Comme un con, je ne notais pas tome par tome. Ou bien, suis-je devenu un monomaniaque désœuvré, qui cherche à compiler tout ce qu'il ingère, en masse, multi-masse +7 même. Bref, je profite de cette fin de lecture tardive (plusieurs années entre les 6 tomes lus en quelques mois et celui-ci) pour faire à la fois un bilan général, forcément un peu flou, et un bilan un peu plus précis même si biaisé par le brouillard de ma mémoire quant au contexte des péripéties qui s'y déroule, de ce tome final.
Commençons par la fin : ce tome conclue donc les épopées homériques de Nausicaa et alterne moments intimes (le lien entre Nausicaa et son "fils"/créature Oma) et batailles rangées dantesques.
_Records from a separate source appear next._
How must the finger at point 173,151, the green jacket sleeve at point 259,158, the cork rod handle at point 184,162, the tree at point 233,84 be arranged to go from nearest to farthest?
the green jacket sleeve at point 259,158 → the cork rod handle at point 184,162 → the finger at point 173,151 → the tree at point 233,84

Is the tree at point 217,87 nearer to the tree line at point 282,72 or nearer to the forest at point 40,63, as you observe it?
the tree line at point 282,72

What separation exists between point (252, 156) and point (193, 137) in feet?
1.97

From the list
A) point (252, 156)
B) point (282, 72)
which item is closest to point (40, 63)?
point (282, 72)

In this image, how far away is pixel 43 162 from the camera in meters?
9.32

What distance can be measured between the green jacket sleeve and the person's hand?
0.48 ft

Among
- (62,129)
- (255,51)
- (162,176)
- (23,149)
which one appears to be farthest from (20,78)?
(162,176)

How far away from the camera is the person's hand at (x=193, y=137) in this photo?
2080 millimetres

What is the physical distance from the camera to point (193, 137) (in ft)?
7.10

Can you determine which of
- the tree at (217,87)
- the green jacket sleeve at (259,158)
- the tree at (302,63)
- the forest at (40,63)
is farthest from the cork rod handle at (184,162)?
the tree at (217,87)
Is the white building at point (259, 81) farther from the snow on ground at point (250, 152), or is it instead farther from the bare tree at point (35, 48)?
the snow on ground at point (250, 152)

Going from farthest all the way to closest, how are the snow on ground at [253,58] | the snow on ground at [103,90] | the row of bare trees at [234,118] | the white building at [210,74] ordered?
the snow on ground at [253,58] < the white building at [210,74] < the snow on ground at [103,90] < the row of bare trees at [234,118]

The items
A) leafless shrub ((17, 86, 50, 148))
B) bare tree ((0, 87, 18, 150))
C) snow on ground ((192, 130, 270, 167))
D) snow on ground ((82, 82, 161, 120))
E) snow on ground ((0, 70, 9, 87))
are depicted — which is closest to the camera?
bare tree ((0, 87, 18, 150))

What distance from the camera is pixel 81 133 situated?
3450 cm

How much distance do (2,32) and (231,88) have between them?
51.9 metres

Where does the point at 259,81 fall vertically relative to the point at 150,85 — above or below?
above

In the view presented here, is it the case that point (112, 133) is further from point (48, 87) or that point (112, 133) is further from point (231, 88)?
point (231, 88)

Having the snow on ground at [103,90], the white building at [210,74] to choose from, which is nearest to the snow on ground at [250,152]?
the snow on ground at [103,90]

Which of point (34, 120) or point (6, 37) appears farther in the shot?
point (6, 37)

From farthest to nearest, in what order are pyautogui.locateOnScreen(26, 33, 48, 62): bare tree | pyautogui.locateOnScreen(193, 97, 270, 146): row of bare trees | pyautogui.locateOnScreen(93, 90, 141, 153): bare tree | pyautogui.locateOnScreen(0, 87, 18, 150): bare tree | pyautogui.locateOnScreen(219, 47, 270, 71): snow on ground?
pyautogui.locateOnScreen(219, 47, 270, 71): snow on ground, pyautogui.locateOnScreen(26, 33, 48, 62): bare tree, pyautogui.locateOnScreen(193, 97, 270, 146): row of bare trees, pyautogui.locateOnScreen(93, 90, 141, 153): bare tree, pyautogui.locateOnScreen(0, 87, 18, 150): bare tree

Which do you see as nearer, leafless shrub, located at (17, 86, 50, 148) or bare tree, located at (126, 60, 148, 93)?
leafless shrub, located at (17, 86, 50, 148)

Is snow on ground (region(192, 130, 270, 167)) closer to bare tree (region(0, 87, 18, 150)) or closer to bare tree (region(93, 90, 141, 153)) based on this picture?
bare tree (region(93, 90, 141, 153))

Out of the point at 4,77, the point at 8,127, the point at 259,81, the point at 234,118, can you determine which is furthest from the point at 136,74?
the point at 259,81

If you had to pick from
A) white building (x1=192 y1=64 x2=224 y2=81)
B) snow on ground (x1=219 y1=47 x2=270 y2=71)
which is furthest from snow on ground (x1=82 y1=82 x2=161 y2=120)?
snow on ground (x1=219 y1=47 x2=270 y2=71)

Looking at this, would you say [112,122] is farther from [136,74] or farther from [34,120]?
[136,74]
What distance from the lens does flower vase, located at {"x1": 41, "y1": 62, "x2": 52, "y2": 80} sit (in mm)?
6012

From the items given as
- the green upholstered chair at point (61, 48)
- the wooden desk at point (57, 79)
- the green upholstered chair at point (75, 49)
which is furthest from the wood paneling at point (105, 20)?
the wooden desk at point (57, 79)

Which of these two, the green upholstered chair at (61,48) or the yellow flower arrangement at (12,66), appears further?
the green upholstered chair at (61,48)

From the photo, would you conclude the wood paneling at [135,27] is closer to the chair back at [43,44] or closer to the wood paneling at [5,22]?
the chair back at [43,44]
Je vieillis peut-être, mais autant la première dimension peut me parler, autant les grands gestes me fatiguent un peu. Du coup, et comme il fallait bien conclure une histoire riche en lore, ce tome 7 semble assez chargé : on y retrouve deux pontifes comploteurs, on y fait escale dans un Eden illusoire, puis on finit par souiller le sacré temple de la résurrection. Vaste programme qui, malgré des planches qui assimilent la bédé franco-mobius, m'en touche une sans bouger l'autre, globalement. Car au fond, si l'idée d'un monde qui dépérit et renaît a quelque chose d'un grand mythe, il en prend ici aussi les aspects irréels. Alors que la relation ambigue, indéfinissable entre une Nausicaa Frankenstein et son Dieu de la Mort et de la Vie crééé a quelque chose d'insondablement beau, de simplement viscéral.
Dans mon souvenir, quoique imparfait et avorté, le film me semblait plus efficace, se perd moins en développements épiques superflus. Certes, il faut se farder la musique 80s ringarde et avoir pas mal l'impression d'une œuvre un peu laissé en jachère, mais le discours écologique y gagne en clarté et limpidité - même si, le tout sera bien plus accompli dans Mononoké. Car ce qu'on peut aimer ici : un lore développé à foison, une multiplication des personnages, clans et intrigues, m'a globalement paru un peu poussif et noyer le poisson discursif dans une mer de détails inutiles. Encore un peu manichéen, Miyazaki le jeune ne peut s'empêcher de glisser un message d'espoir et de dépeindre avec moins de nuances valeureux humains rédempteurs et vils corrompus de pouvoir. On sent pourtant l'influence de Dune, avec ce monde désertique où les ressources rares deviennent sacrées et certains cultes émergent, mais Herbert dépeint à la fois mieux le système anthropologique de son univers et s'avère bien plus intéressant dans sa manière de pénétrer dans la psyché retorse des mauvais. Reste un graphisme qui, c'est acté dans mon souvenir par une expo vue à Paris reliant les deux maîtres, s'inspire de Mobius et ose un découpage visuel assez audacieux. En résumé : un propos louable et malheureusement par trop prophétique, un design soigné et qui distingue déjà son auteur du tout-venant (mais son animation sera encore plus grandiose) mais un lore et une narration un peu foutraque et inutilement touffue, aux envolées lyriques pas toujours palpitantes.